Литмир - Электронная Библиотека
Содержание  
A
A

Каждый день с утра у Муксенедера сидела худенькая черноволосая девчонка с огромными карими глазами и веснушками на крохотном носу. Звали ее Йоши. Она прогуливала школу, постукивая спицами для вязания, полистывая газеты и дамские журналы и попивая кофе.

Разговаривали мы нечасто, только улыбались друг другу. Иногда я обменивался с ней газетами или подносил зажигалку. Больше всего мне нравились ее руки — узкие, загорелые, с тонкими, чуть дрожащими пальцами.

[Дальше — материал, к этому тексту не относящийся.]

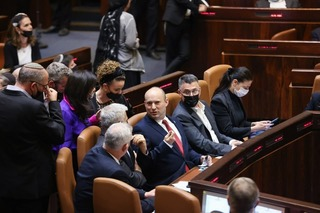 Prime Minister Naftali Bennett is flanked by members of his government in the Knesset plenum ahead of the vote on Monday night
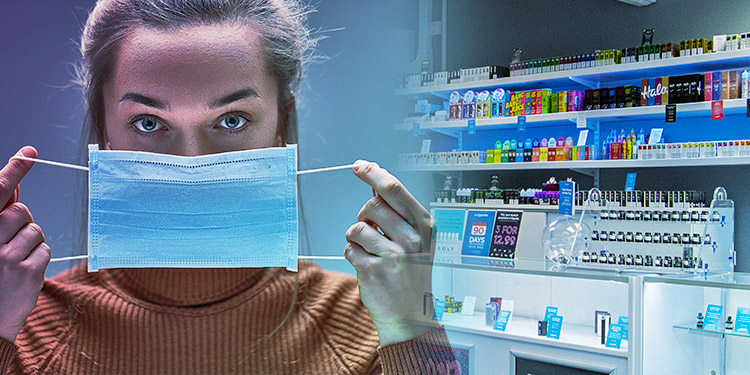 A woman holds up a face mask in a vape shop.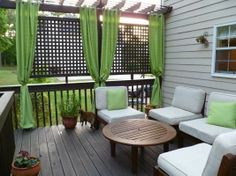 LOVE the trellis & curtains outdoors, privacy & a homey feeling!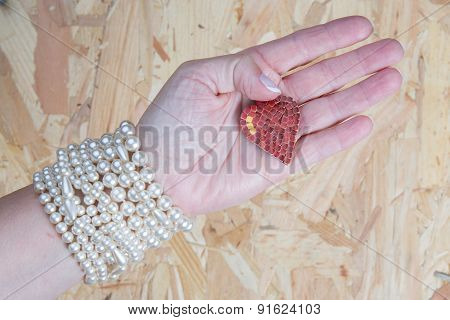 Woman Or Girl Holding Heart In Her Hand To Give To Someone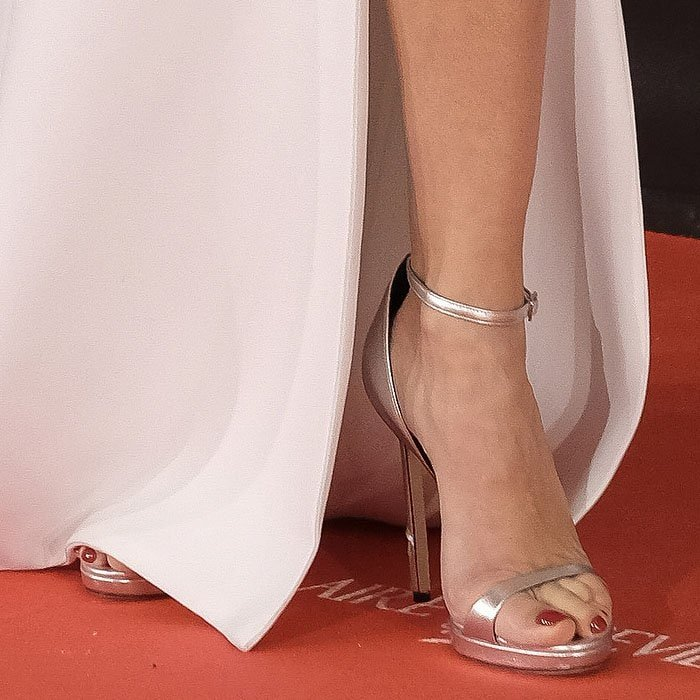 Silver Versace ankle-strap sandals on Penelope Cruz.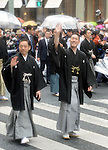 March 27, 2013, Tokyo, Japan - Ichikawa Chusha, left, and Nakamura Kankuro wave to fans as some 60 leading Kabuki actors parade in the rain through the main street of Tokyo's Ginza shopping district on Wednesday, March 27, 2013, in celebration of the grand opening of new Kabuki theater. After three years of renovation, the majestic theater for Japan's centuries-old performing arts of Kabuki will open its doors to the public with a three-month series of most sought-after plays.  (Photo by Natsuki Sakai/AFLO)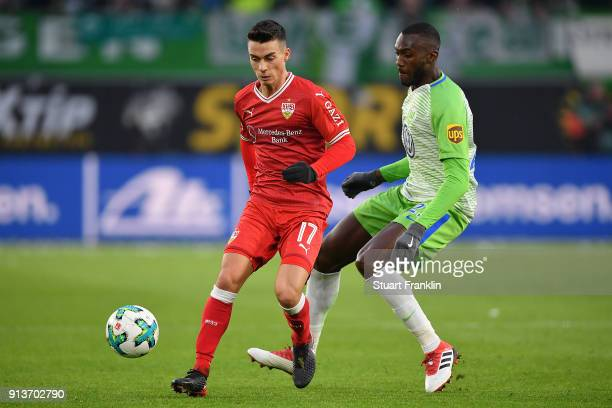 Erik Thommy of Stuttgart fights for the ball with Joshua Guilavogui of Wolfsburg during the Bundesliga match between VfL Wolfsburg and VfB Stuttgart...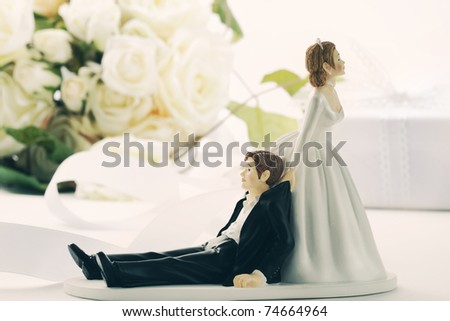 stock photo Closeup of whimsical wedding cake figurines on white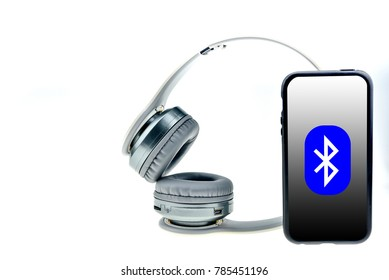 Wireless headphones with moblie phone isolated on a white background,  white headphone, bluetooth
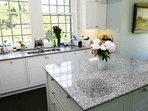 The kitchen is large and bright with granite worktops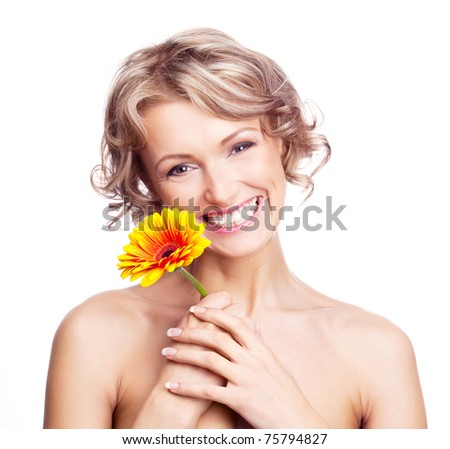 beautiful young blond curly woman with a flower in her hands - stock photo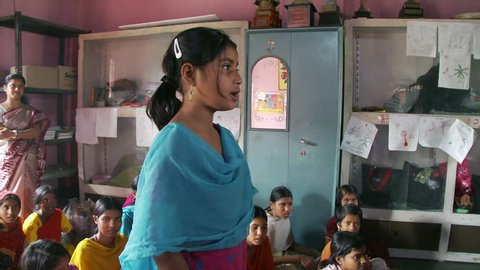 Baruipur, India - CIRCA 2013 - Girl stands and recites in classroom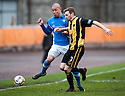 Montrose's Leighton McIntosh is stopped by Berwick's Damian Gielty (3).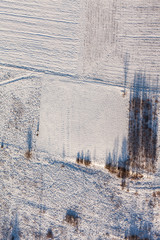 aerial view  over the harvest fields in winter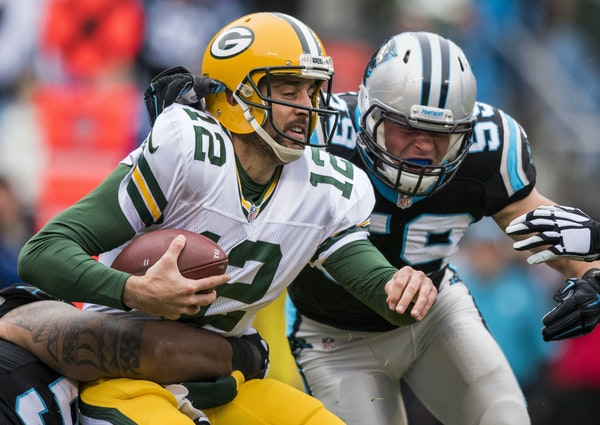 Quarterback Aaron Rodgers felt the heat from Panthers defensive tackle Star Lotulelei, bottom, and linebacker Luke Kuechly during the Packers' secon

Самое ужасное, что каждый день после школы в кафе появлялась и Солянка, как будто это самое обычное в мире дело. Гарри и Флориана это бесило. Они отпускали едкие замечания, а Солянка, влажнея очами, ныла, что я-де ее «не защищаю». Неужели какие-то там два глупых друга мне важнее нашей любви, вопрошала она. Я как мог увиливал от подобных разговоров и только бормотал что-то успокаивающее. И Солянка тут же утешалась.

Я бы с удовольствием рассказал Гарри и Флориану, отчего это я провожу все время у Муксенедера, но, во-первых, рядом все время торчала Солянка, которую это совершенно не касалось, а во-вторых, я никак не мог решиться им рассказать, что мой папа на «Харлее» был выдумкой от начала до конца. Мы же еще в начальной школе поклялись друг другу — «правда, только правда, ничего, кроме правды!»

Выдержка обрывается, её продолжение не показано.